In the past five years, we have seen a dramatic evaporation of real estate equity in this country. Home values across the nation dropped precipitously, and fortunes have been lost. Many Americans saw their retirement nest egg lose much of its value.
Those most affected may be buyers who purchased in the few years immediately prior to the bubble bursting, and watched helplessly as their home value fell well below their loan balance.
Home values in metro Atlanta began to dip in the first quarter of 2008 and failed to post a quarterly gain until the first quarter of this year.
Unfortunately, many lost their homes in a flood of foreclosures. The public appropriately demanded government do something, and in a whirlwind of publicity our leaders announced a series of ham-handed programs that often excluded those most in need of help.
HASP, HAMP, HARP and HAFA were perhaps well-intended. But they failed in the mission of assisting homeowners who wanted to stay in their homes and could afford to pay a reasonable amount to their lender every month. In addition, these programs were so confusing that lenders often chose to not participate because they did not understand the provisions.
While lenders promised modifications and workouts, most borrowers got a never-ending runaround that ended in loss of their home at a foreclosure auction. Believe it or not, this is still happening in Georgia and beyond.
The vast majority of these foreclosures devastated the families involved as well as neighborhood home values.
Last year, attorneys general from 49 states reached a $25 billion settlement that promised to end abusive servicing practices such as dual-tracking, in which the homeowner is encouraged to apply for a loan modification even as the foreclosure process continues. That agreement, which included only Bank of America, JPMorgan Chase, Wells Fargo, Citigroup and Ally Financial, didn’t apply to all loans they serviced.
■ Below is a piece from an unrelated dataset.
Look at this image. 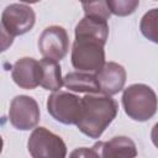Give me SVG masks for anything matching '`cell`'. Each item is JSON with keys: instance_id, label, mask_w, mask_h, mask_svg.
Masks as SVG:
<instances>
[{"instance_id": "obj_7", "label": "cell", "mask_w": 158, "mask_h": 158, "mask_svg": "<svg viewBox=\"0 0 158 158\" xmlns=\"http://www.w3.org/2000/svg\"><path fill=\"white\" fill-rule=\"evenodd\" d=\"M40 107L37 101L27 95H17L10 102V123L21 131H28L37 126L40 121Z\"/></svg>"}, {"instance_id": "obj_11", "label": "cell", "mask_w": 158, "mask_h": 158, "mask_svg": "<svg viewBox=\"0 0 158 158\" xmlns=\"http://www.w3.org/2000/svg\"><path fill=\"white\" fill-rule=\"evenodd\" d=\"M126 69L115 62H107L96 73V78L100 85V90L105 95L118 94L126 83Z\"/></svg>"}, {"instance_id": "obj_15", "label": "cell", "mask_w": 158, "mask_h": 158, "mask_svg": "<svg viewBox=\"0 0 158 158\" xmlns=\"http://www.w3.org/2000/svg\"><path fill=\"white\" fill-rule=\"evenodd\" d=\"M139 30L147 40L158 44V9L148 10L142 16Z\"/></svg>"}, {"instance_id": "obj_16", "label": "cell", "mask_w": 158, "mask_h": 158, "mask_svg": "<svg viewBox=\"0 0 158 158\" xmlns=\"http://www.w3.org/2000/svg\"><path fill=\"white\" fill-rule=\"evenodd\" d=\"M106 4L111 14L123 17L133 14L137 10L139 0H106Z\"/></svg>"}, {"instance_id": "obj_4", "label": "cell", "mask_w": 158, "mask_h": 158, "mask_svg": "<svg viewBox=\"0 0 158 158\" xmlns=\"http://www.w3.org/2000/svg\"><path fill=\"white\" fill-rule=\"evenodd\" d=\"M36 21L35 11L25 4H10L1 14L2 40L12 41L15 36H21L32 30Z\"/></svg>"}, {"instance_id": "obj_10", "label": "cell", "mask_w": 158, "mask_h": 158, "mask_svg": "<svg viewBox=\"0 0 158 158\" xmlns=\"http://www.w3.org/2000/svg\"><path fill=\"white\" fill-rule=\"evenodd\" d=\"M96 157L102 158H132L137 156L135 142L126 136H116L109 141H99L93 147Z\"/></svg>"}, {"instance_id": "obj_12", "label": "cell", "mask_w": 158, "mask_h": 158, "mask_svg": "<svg viewBox=\"0 0 158 158\" xmlns=\"http://www.w3.org/2000/svg\"><path fill=\"white\" fill-rule=\"evenodd\" d=\"M75 38H91L106 44L109 37L107 20L98 16L85 15L75 26Z\"/></svg>"}, {"instance_id": "obj_1", "label": "cell", "mask_w": 158, "mask_h": 158, "mask_svg": "<svg viewBox=\"0 0 158 158\" xmlns=\"http://www.w3.org/2000/svg\"><path fill=\"white\" fill-rule=\"evenodd\" d=\"M118 105L105 94H86L81 98V115L77 127L85 136L98 139L117 115Z\"/></svg>"}, {"instance_id": "obj_17", "label": "cell", "mask_w": 158, "mask_h": 158, "mask_svg": "<svg viewBox=\"0 0 158 158\" xmlns=\"http://www.w3.org/2000/svg\"><path fill=\"white\" fill-rule=\"evenodd\" d=\"M83 10H84L85 15L98 16V17H102L106 20H109L111 16V11L107 7L106 0H99V1H95V2L89 4V5H84Z\"/></svg>"}, {"instance_id": "obj_5", "label": "cell", "mask_w": 158, "mask_h": 158, "mask_svg": "<svg viewBox=\"0 0 158 158\" xmlns=\"http://www.w3.org/2000/svg\"><path fill=\"white\" fill-rule=\"evenodd\" d=\"M27 149L33 158H63L67 156V146L62 137L46 127H36L27 141Z\"/></svg>"}, {"instance_id": "obj_6", "label": "cell", "mask_w": 158, "mask_h": 158, "mask_svg": "<svg viewBox=\"0 0 158 158\" xmlns=\"http://www.w3.org/2000/svg\"><path fill=\"white\" fill-rule=\"evenodd\" d=\"M47 111L63 125H77L81 115V98L69 91H53L47 99Z\"/></svg>"}, {"instance_id": "obj_21", "label": "cell", "mask_w": 158, "mask_h": 158, "mask_svg": "<svg viewBox=\"0 0 158 158\" xmlns=\"http://www.w3.org/2000/svg\"><path fill=\"white\" fill-rule=\"evenodd\" d=\"M20 1L26 2V4H36V2H38V1H41V0H20Z\"/></svg>"}, {"instance_id": "obj_13", "label": "cell", "mask_w": 158, "mask_h": 158, "mask_svg": "<svg viewBox=\"0 0 158 158\" xmlns=\"http://www.w3.org/2000/svg\"><path fill=\"white\" fill-rule=\"evenodd\" d=\"M63 85L70 91L98 94L101 93L96 74L88 72H70L63 78Z\"/></svg>"}, {"instance_id": "obj_3", "label": "cell", "mask_w": 158, "mask_h": 158, "mask_svg": "<svg viewBox=\"0 0 158 158\" xmlns=\"http://www.w3.org/2000/svg\"><path fill=\"white\" fill-rule=\"evenodd\" d=\"M104 43L91 38H75L72 46L70 62L77 70L96 74L106 63Z\"/></svg>"}, {"instance_id": "obj_18", "label": "cell", "mask_w": 158, "mask_h": 158, "mask_svg": "<svg viewBox=\"0 0 158 158\" xmlns=\"http://www.w3.org/2000/svg\"><path fill=\"white\" fill-rule=\"evenodd\" d=\"M72 157H96V153L94 152L93 148H85V147H81L74 152L70 153Z\"/></svg>"}, {"instance_id": "obj_8", "label": "cell", "mask_w": 158, "mask_h": 158, "mask_svg": "<svg viewBox=\"0 0 158 158\" xmlns=\"http://www.w3.org/2000/svg\"><path fill=\"white\" fill-rule=\"evenodd\" d=\"M38 49L43 58L59 62L69 49V37L64 27L58 25L48 26L38 38Z\"/></svg>"}, {"instance_id": "obj_20", "label": "cell", "mask_w": 158, "mask_h": 158, "mask_svg": "<svg viewBox=\"0 0 158 158\" xmlns=\"http://www.w3.org/2000/svg\"><path fill=\"white\" fill-rule=\"evenodd\" d=\"M80 2H81V5L84 6V5H89V4H93V2H95V1H99V0H79Z\"/></svg>"}, {"instance_id": "obj_2", "label": "cell", "mask_w": 158, "mask_h": 158, "mask_svg": "<svg viewBox=\"0 0 158 158\" xmlns=\"http://www.w3.org/2000/svg\"><path fill=\"white\" fill-rule=\"evenodd\" d=\"M122 105L126 115L138 122L152 118L158 109V99L154 90L146 84H132L123 90Z\"/></svg>"}, {"instance_id": "obj_19", "label": "cell", "mask_w": 158, "mask_h": 158, "mask_svg": "<svg viewBox=\"0 0 158 158\" xmlns=\"http://www.w3.org/2000/svg\"><path fill=\"white\" fill-rule=\"evenodd\" d=\"M151 139H152L153 144L158 148V122L153 126V128L151 131Z\"/></svg>"}, {"instance_id": "obj_14", "label": "cell", "mask_w": 158, "mask_h": 158, "mask_svg": "<svg viewBox=\"0 0 158 158\" xmlns=\"http://www.w3.org/2000/svg\"><path fill=\"white\" fill-rule=\"evenodd\" d=\"M41 65V86L46 90L57 91L63 86V78L60 65L57 60L49 58H42Z\"/></svg>"}, {"instance_id": "obj_9", "label": "cell", "mask_w": 158, "mask_h": 158, "mask_svg": "<svg viewBox=\"0 0 158 158\" xmlns=\"http://www.w3.org/2000/svg\"><path fill=\"white\" fill-rule=\"evenodd\" d=\"M11 78L21 89L31 90L41 84V65L40 62L31 57L17 59L11 69Z\"/></svg>"}]
</instances>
Georgia’s share of the settlement totalled just shy of $100 million and was supposed to be used for housing relief. But Attorney General Sam Olens and Governor Nathan Deal decided that rural development was a better idea, and the funds were diverted.
Now we are beginning to see the volume of foreclosures slowing, and the sluggish economy may be starting to recover. Slowly now, and hopefully faster soon.
Some have written to me suggesting real estate can (and should) now be labelled as a risky investment not worthy of a family’s dedication and financial resources. They point to the past five years. But the past five years was not the fault of the real estate.
Since 2008, we’ve gone through a reality check caused by a departure from traditional loan guidelines.
The truth is that we let people borrow money who shouldn’t have been buying a home in the first place.
The problems we have experienced in real estate over the past five years are the fault of the system that failed the people.
In full disclosure, I have made a living for the past 30 years buying and selling real estate. But the bottom line here is this: We have around 316 million people living in this great nation of ours, and most of them prefer to live indoors.
Today is a great time to buy residential real estate, especially if you plan to live in it and become a part of the neighborhood and community.